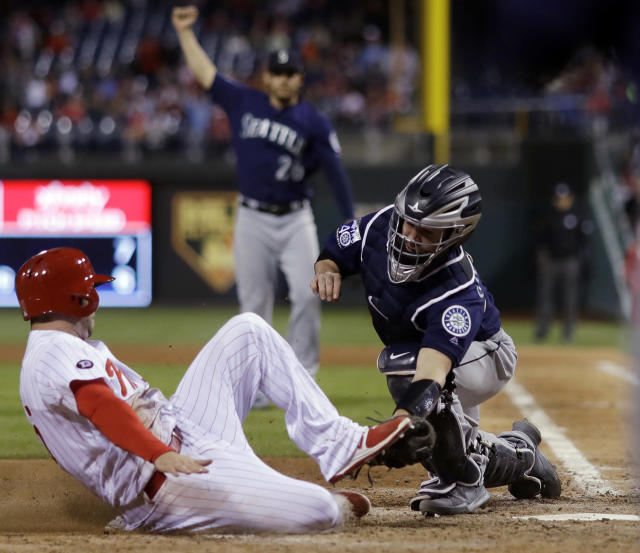 <p>Seattle Mariners catcher Tuffy Gosewisch, right, tags out Philadelphia Phillies' Daniel Nava at home as Nava tried to score on a fly-out by Maikel Franco during the eighth inning of a baseball game, May 9, 2017, in Philadelphia. Seattle won 10-9. (Photo: Matt Slocum/AP) </p>
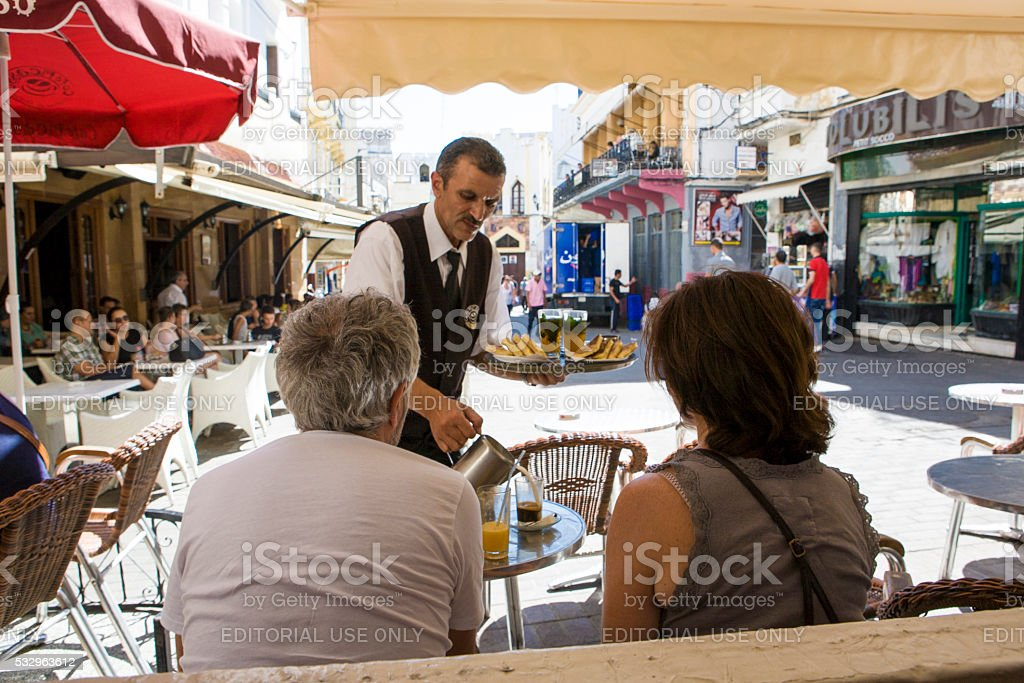 waiter serves milk at Petit Souk Place, Tangier, Morocco stock photo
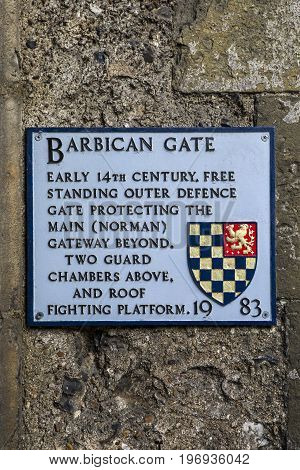 LEWES UK - MAY 31ST 2017: A plaque at the Barbican Gate in the historic Lewes Castle in East Sussex UK on 31st May 2017.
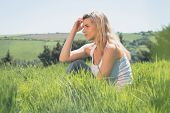 Pretty blonde thinking and sitting on grass on a sunny day in the countryside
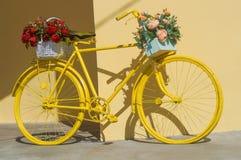 Kleurrijke geschilderde gele die fiets met bloemen wordt verfraaid Stock Foto's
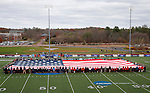EASTON, MA - NOVEMBER 20:  Teams and veterans hold the flag before the game between Shippensburg University and LIU Post in the NCAA Division II Field Hockey Championship at WB Mason Stadium on November 20, 2016 in Easton, Massachusetts.  Shippensburg University defeated LIU Post 2-1 for the national title. (Photo by Winslow Townson/NCAA Photos via Getty Images)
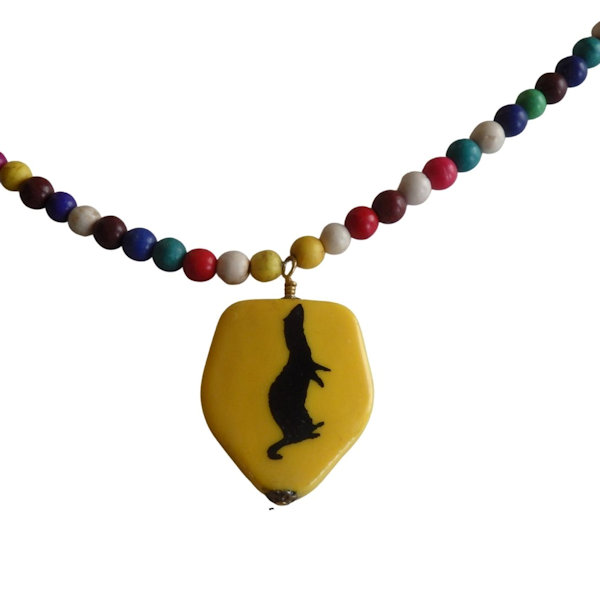 Yellow ferret pendant and beaded necklace 1983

Goal of the exercise.
Leave the pictures aside. Set down exactly the lines from the one with "EASTON, MA - NOVEMBER" through the final line of the listing above.

Output.
EASTON, MA - NOVEMBER 20:  Teams and veterans hold the flag before the game between Shippensburg University and LIU Post in the NCAA Division II Field Hockey Championship at WB Mason Stadium on November 20, 2016 in Easton, Massachusetts.  Shippensburg University defeated LIU Post 2-1 for the national title. (Photo by Winslow Townson/NCAA Photos via Getty Images)
 Yellow ferret pendant and beaded necklace 1983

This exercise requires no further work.